Question

Let the number of triangles whose angular points are at the angular points of a given polygon of $n$ sides, but none of whose are the sides of the polygon be $\frac{1}{k}n(n-m)(n-p)$. Find k+m-p ?

Answer 1

A polygon of $n$ sides has $n$ angular points.
Number of triangles formed from these $n$ angular points $={}^n{C}_3$. These are comprised of two exclusive cases
$\left(i\right)$ at least one side of the triangle is a side of the polygon
$\left(ii\right)$ no side of the triangle is a side of the polygon.
Let $AB$ be one side of the polygon.
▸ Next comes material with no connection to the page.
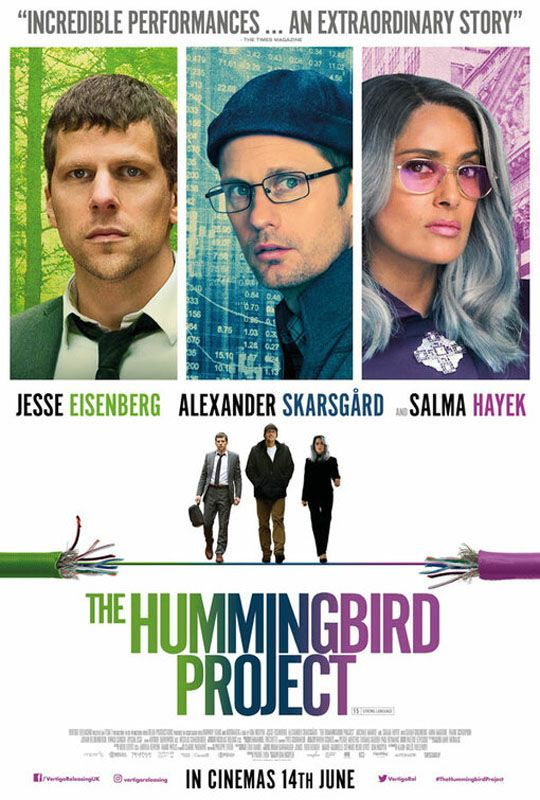 The Hummingbird Project 2018 MULTi VFF 720p BluRay x264-ANONA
If each angular point of the remaining $(n-2)$ points is joined with $A$ and $B$, we get a triangle with one side $AB$.
$\therefore$ No. of triangles of which $AB$ is one side $=(n-2)$ like wise number of triangles of which $BC$ is one side $=(n-2)$ and of which at least one side is the side of the polygon $=n(n-2)$.
Out of these triangles, some are counted twice. For example, the triangle when $C$ is joined with $AB$ is $△ABC$ is taken as one side. Again triangle formed when $A$ is joined with $BC$ are counted when $BC$ is taken as one side.
Number of such triangles $=n$.
Hence, the number of triangles of which one side is the side of the triangle
$=n(n-2)-n=n(n-3)$
Hence, the total no. of required triangles $={}^n{C}_3-n(n-3)=\frac{1}{6}n(n-4)(n-5)$.